DESCRIPTION OF THE TASK: Collect from the data below each line with "site".

(SUPPLIED ENTRIES)

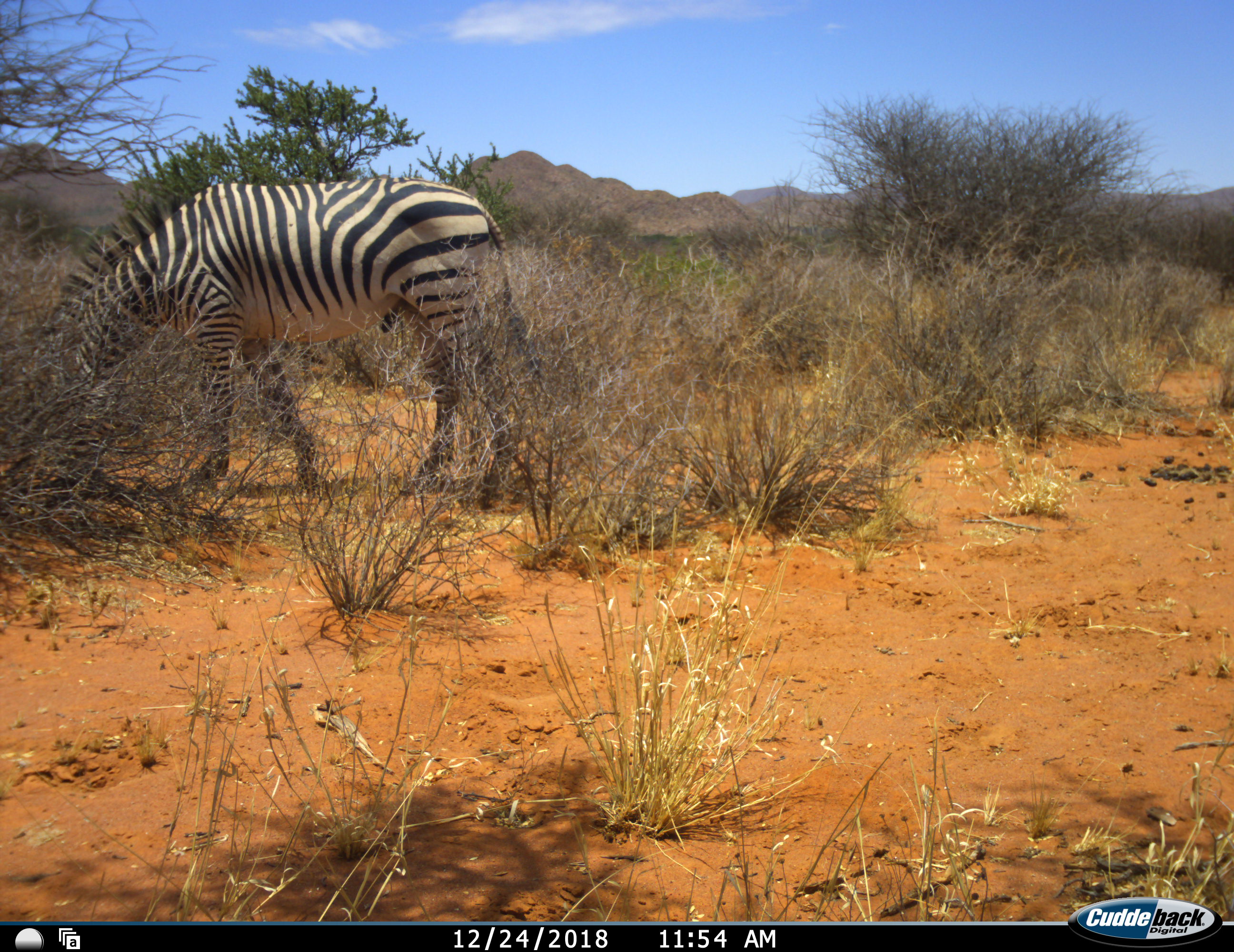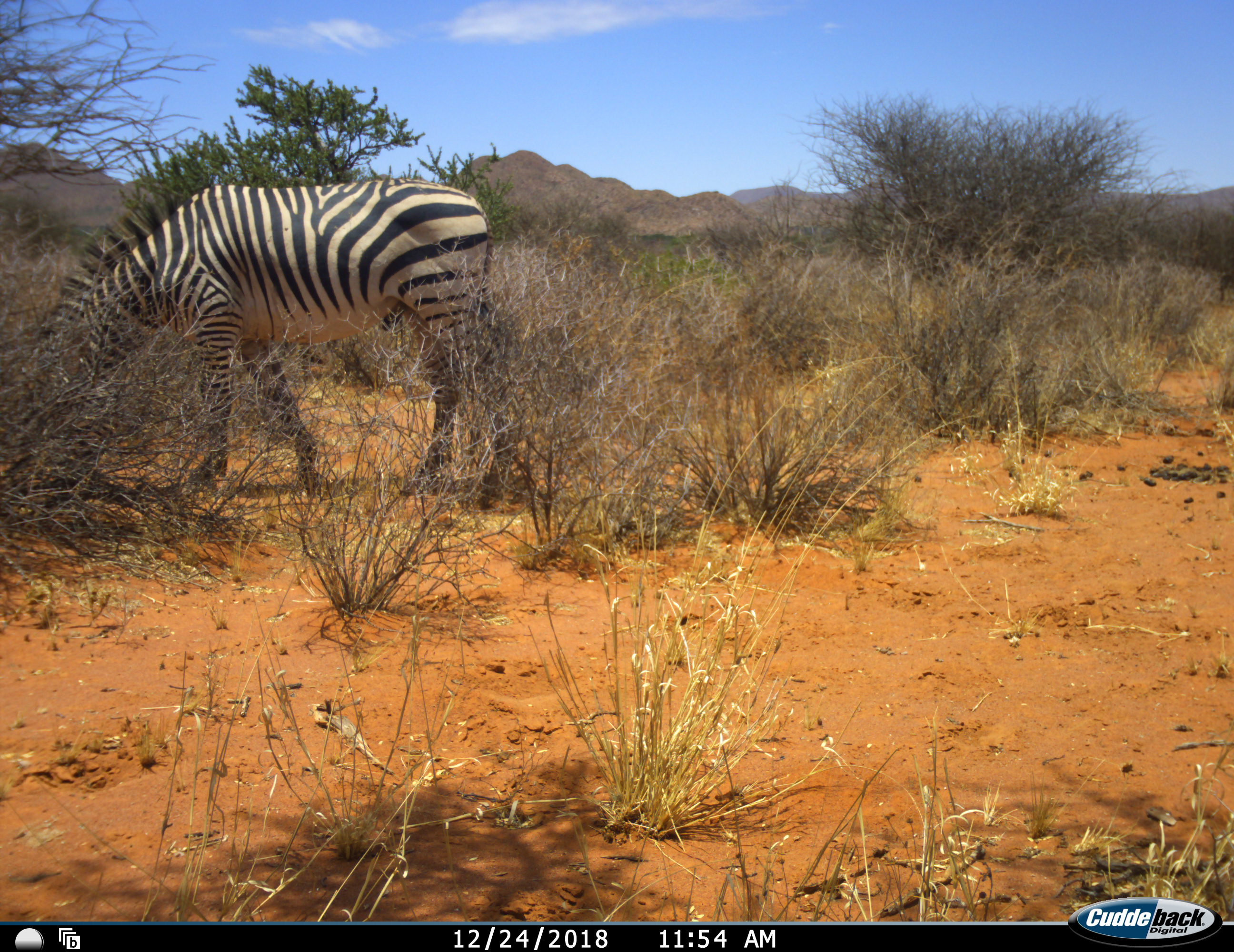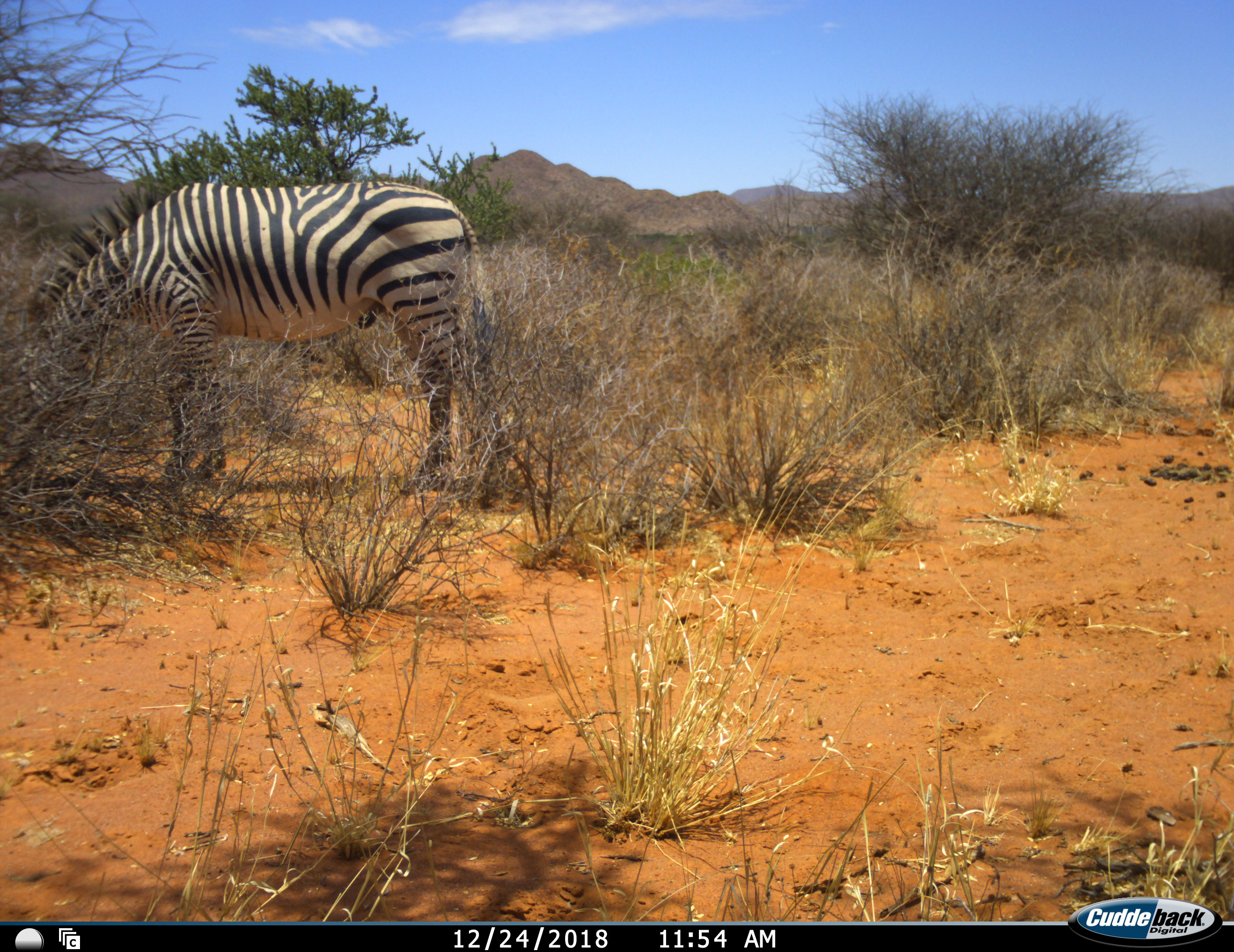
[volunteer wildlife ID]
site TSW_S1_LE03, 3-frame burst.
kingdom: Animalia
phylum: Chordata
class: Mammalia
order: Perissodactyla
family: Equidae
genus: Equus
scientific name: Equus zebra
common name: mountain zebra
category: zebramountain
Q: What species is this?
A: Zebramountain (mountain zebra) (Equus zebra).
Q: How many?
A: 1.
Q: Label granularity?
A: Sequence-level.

(End SUPPLIED ENTRIES)
(SUPPLIED ENTRIES)

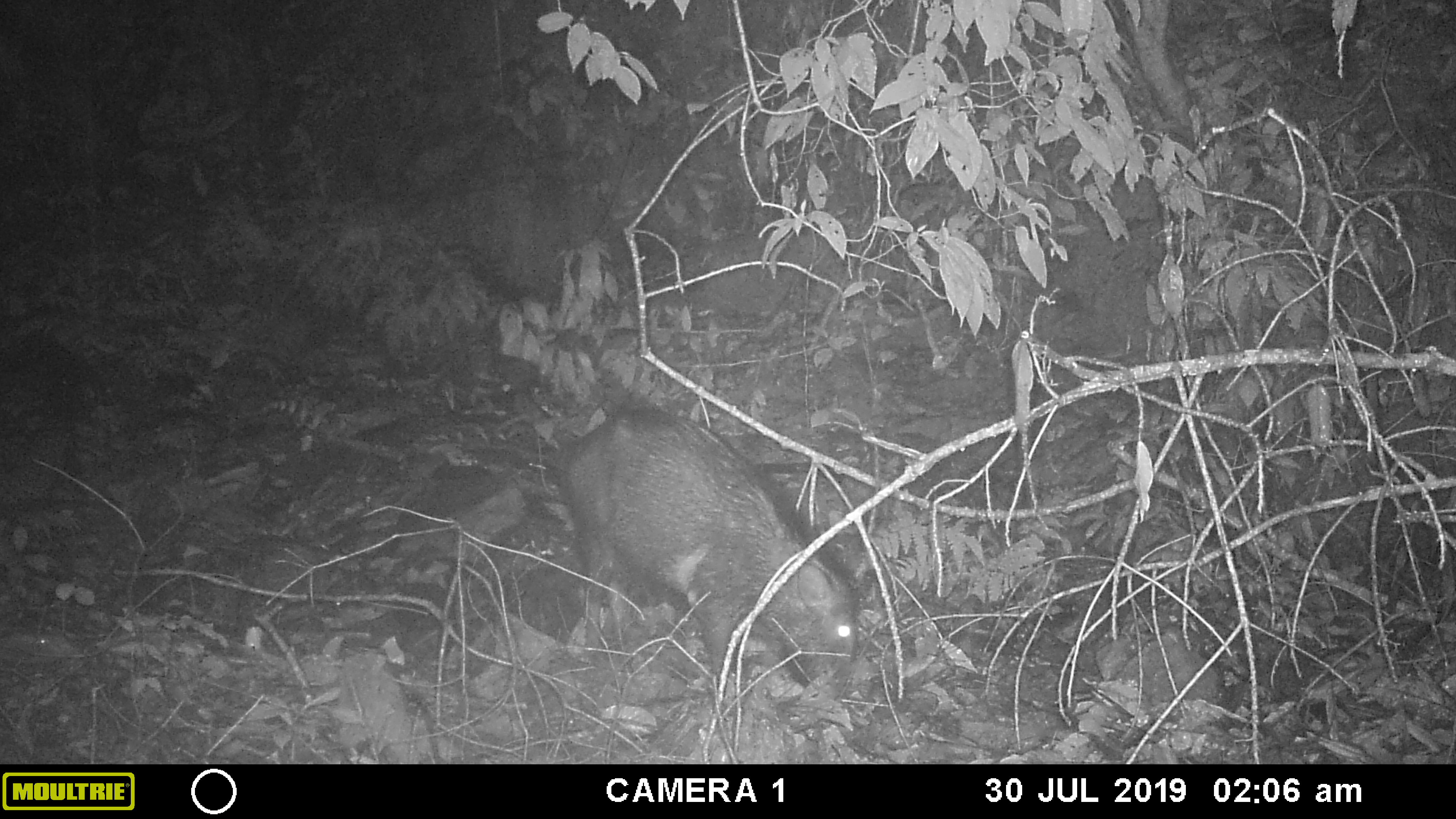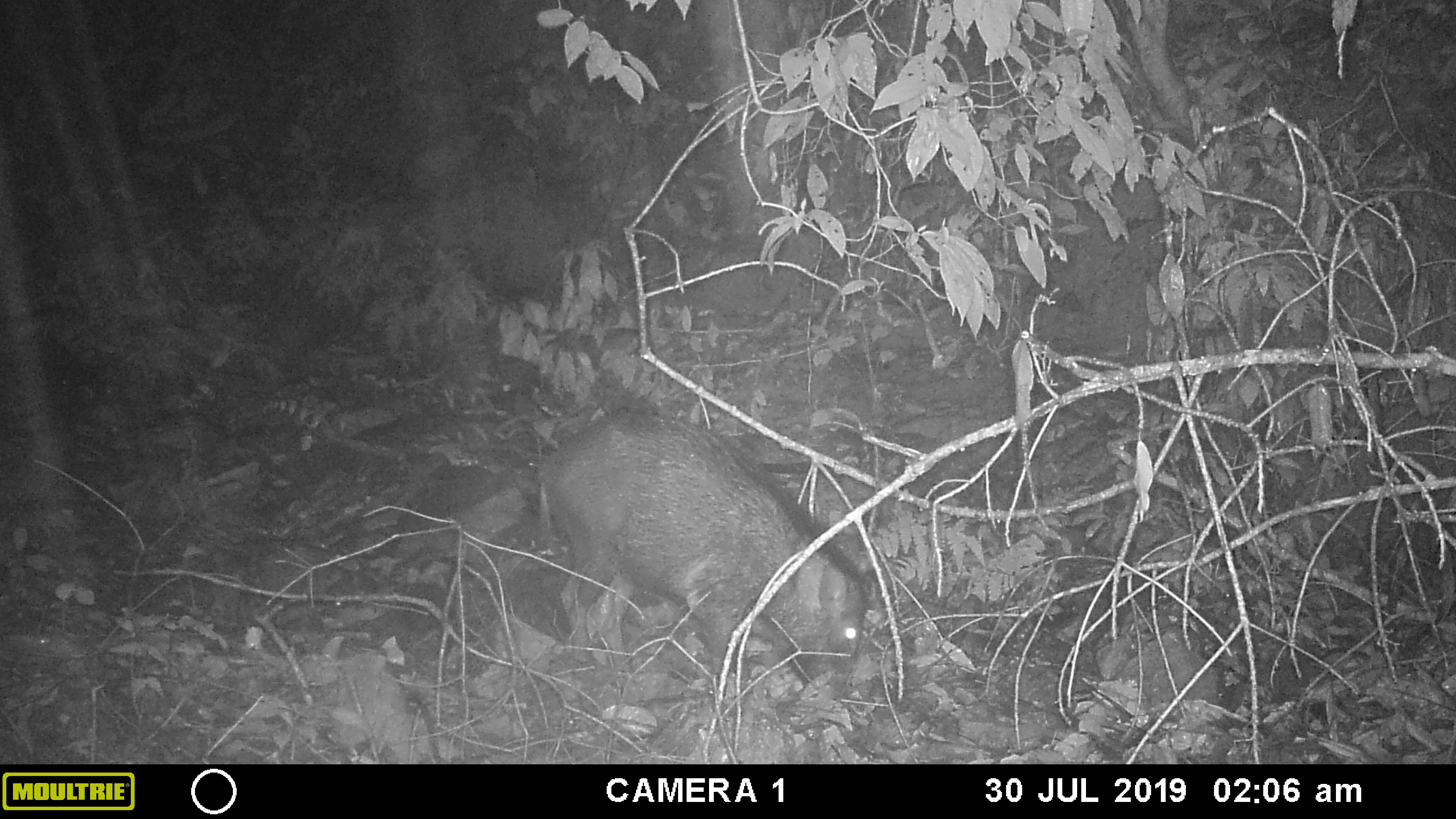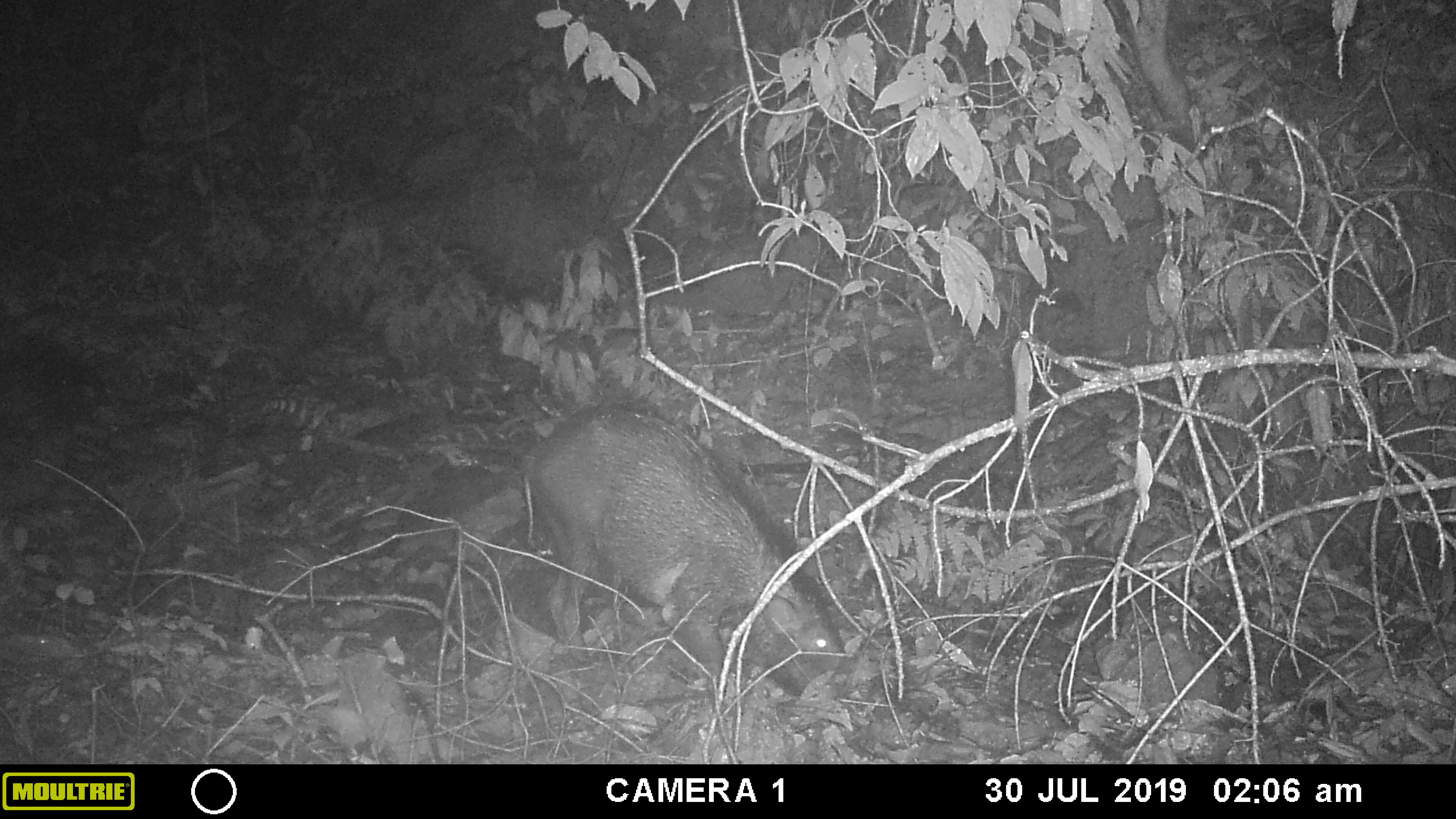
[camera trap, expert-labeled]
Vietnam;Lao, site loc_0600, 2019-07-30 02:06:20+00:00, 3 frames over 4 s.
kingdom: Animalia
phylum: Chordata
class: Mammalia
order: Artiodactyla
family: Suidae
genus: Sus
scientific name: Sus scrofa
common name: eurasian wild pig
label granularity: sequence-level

(End SUPPLIED ENTRIES)

EXPECTED ANSWER:
site TSW_S1_LE03, 3-frame burst.
Vietnam;Lao, site loc_0600, 2019-07-30 02:06:20+00:00, 3 frames over 4 s.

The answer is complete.